The Gfa class

The content of a GFA file is represented in Gfapy by an instance of the class Gfa. In most cases, the Gfa instance will be constructed from the data contained in a GFA file, using the method Gfa.from_file().

Alternatively, it is possible to use the construct of the class; it takes an optional positional parameter, the content of a GFA file (as string, or as list of strings, one per line of the GFA file). If no GFA content is provided, the Gfa instance will be empty.

>>> gfa = gfapy.Gfa("H\tVN:Z:1.0\nS\tA\t*")
>>> print(len(gfa.lines))
2
>>> gfa = gfapy.Gfa(["H\tVN:Z:1.0", "S\tA\t*", "S\tB\t*"])
>>> print(len(gfa.lines))
3
>>> gfa = gfapy.Gfa()
>>> print(len(gfa.lines))
0

The string representation of the Gfa object (which can be obtained using str()) is the textual representation in GFA format. Using Gfa.to_file(filename) allows writing this representation to a GFA file (the content of the file is overwritten).

>>> g1 = gfapy.Gfa()
>>> g1.append("H\tVN:Z:1.0")
>>> g1.append("S\ta\t*")
>>> g1.to_file("my.gfa") 
>>> g2 = gfapy.Gfa.from_file("my.gfa") 
>>> str(g1)

--- Exercise tasks ---
- 1) Answer these questions about the Gfa class documentation, giving each answer on its own line with the matching letter:
(a) Which method is used to construct a Gfa instance from the data in a GFA file?
(b) What does a Gfa instance contain when no GFA content is given to the constructor?
(c) What happens to the existing content of a file written with Gfa.to_file(filename)?
- 2) Transcribe the part of the Gfa class documentation that opens with the words containing "The Gfa class" and closes with "the method Gfa.from_file().".
- 3) Go on with the Gfa class documentation from the point where it stops.

--- Listed records ---
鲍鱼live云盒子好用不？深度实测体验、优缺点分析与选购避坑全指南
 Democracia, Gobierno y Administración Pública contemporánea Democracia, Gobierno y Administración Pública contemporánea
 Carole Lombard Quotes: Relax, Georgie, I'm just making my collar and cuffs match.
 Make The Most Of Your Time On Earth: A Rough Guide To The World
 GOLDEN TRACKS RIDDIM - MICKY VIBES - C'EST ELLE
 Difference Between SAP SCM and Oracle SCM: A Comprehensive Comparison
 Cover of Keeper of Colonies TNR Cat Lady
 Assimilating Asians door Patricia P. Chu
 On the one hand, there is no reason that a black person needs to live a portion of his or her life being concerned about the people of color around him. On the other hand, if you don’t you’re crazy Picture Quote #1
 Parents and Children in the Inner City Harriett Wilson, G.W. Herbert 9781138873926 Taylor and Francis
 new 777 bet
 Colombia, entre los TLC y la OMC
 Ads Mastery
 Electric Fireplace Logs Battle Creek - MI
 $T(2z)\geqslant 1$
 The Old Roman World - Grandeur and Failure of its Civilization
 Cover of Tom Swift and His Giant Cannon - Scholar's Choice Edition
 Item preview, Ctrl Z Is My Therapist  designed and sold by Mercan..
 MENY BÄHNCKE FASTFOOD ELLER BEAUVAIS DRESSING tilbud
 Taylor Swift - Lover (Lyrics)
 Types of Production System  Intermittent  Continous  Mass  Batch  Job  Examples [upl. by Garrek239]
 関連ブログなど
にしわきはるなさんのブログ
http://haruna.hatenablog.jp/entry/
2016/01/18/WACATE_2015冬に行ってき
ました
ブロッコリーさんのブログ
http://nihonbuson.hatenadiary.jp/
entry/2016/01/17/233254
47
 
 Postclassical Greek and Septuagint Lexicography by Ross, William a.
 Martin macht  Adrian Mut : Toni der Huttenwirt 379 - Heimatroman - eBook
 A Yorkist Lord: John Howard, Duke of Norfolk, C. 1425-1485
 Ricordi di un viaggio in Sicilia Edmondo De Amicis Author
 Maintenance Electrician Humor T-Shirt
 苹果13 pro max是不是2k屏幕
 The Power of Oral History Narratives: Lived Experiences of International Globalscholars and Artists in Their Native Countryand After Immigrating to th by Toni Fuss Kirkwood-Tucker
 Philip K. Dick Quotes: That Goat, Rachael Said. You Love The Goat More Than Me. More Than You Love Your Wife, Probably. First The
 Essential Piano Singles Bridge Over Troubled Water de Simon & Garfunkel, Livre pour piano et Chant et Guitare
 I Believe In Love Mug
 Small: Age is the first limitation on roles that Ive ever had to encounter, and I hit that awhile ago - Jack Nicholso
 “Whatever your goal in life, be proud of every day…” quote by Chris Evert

--- Task results ---
- 1)
(a) Gfa.from_file()
(b) Nothing; the Gfa instance is empty.
(c) It is overwritten.

- 2)
The Gfa class

The content of a GFA file is represented in Gfapy by an instance of the class Gfa. In most cases, the Gfa instance will be constructed from the data contained in a GFA file, using the method Gfa.from_file().

- 3)
'H\tVN:Z:1.0\nS\ta\t*'

All methods for creating a Gfa (constructor and from_file) accept a vlevel parameter, the validation level, and can assume the values 0, 1, 2 and 3. A higher value means more validations are performed. The Validation chapter explains the meaning of the different validation levels in detail. The default value is 1.

>>> gfapy.Gfa().vlevel
1
>>> gfapy.Gfa(vlevel = 0).vlevel
0

A further parameter is version. It can be set to 'gfa1', 'gfa2' or left to the default value (None). The default is to auto-detect the version of the GFA from the line content. If the version is set manually, any content not compatible to the specified version will trigger an exception. If the version is set automatically, an exception will be raised if two lines are found, with content incompatible to each other (e.g. a GFA1 segment followed by a GFA2 segment).

>>> g = gfapy.Gfa(version='gfa2')
>>> g.version
'gfa2'
>>> g.add_line("S\t1\t*")
Traceback (most recent call last):
...
gfapy.error.VersionError: Version: 1.0 (None)
...
>>> g = gfapy.Gfa()
>>> g.version
>>> g.add_line("S\t1\t*")
>>> g.version
'gfa1'
>>> g.add_line("S\t1\t100\t*")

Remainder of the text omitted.